GOAL OF THE EXERCISE: Lay out everything from the line containing "Is pixel 52" down to the end of the material as a Markdown table with the columns Row and Line, numbering each row and skipping blank lines.

--- RECORDS SUPPLIED ---

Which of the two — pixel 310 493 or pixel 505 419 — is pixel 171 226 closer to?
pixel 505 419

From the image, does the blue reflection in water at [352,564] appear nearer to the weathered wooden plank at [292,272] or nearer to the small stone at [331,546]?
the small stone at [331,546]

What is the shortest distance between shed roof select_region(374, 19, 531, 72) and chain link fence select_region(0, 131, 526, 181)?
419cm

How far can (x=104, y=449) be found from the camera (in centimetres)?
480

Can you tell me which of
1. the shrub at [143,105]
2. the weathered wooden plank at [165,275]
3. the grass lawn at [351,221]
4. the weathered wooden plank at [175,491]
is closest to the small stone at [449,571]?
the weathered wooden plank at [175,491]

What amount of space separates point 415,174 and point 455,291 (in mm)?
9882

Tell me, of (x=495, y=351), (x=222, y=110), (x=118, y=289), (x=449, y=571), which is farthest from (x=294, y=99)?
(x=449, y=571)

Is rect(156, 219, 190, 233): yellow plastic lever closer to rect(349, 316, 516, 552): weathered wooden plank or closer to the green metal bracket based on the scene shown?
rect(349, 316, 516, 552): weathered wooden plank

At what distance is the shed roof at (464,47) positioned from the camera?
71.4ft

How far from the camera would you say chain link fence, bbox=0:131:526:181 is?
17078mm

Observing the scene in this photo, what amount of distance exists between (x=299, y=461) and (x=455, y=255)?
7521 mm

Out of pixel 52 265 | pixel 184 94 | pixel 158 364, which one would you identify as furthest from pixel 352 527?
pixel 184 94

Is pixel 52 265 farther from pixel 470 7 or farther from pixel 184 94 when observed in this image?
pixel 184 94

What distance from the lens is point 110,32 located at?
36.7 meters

---

SOLUTION FOR THIS TASK:
| Row | Line |
|---|---|
| 1 | Is pixel 52 265 farther from pixel 470 7 or farther from pixel 184 94 when observed in this image? |
| 2 | pixel 184 94 |
| 3 | What distance from the lens is point 110,32 located at? |
| 4 | 36.7 meters |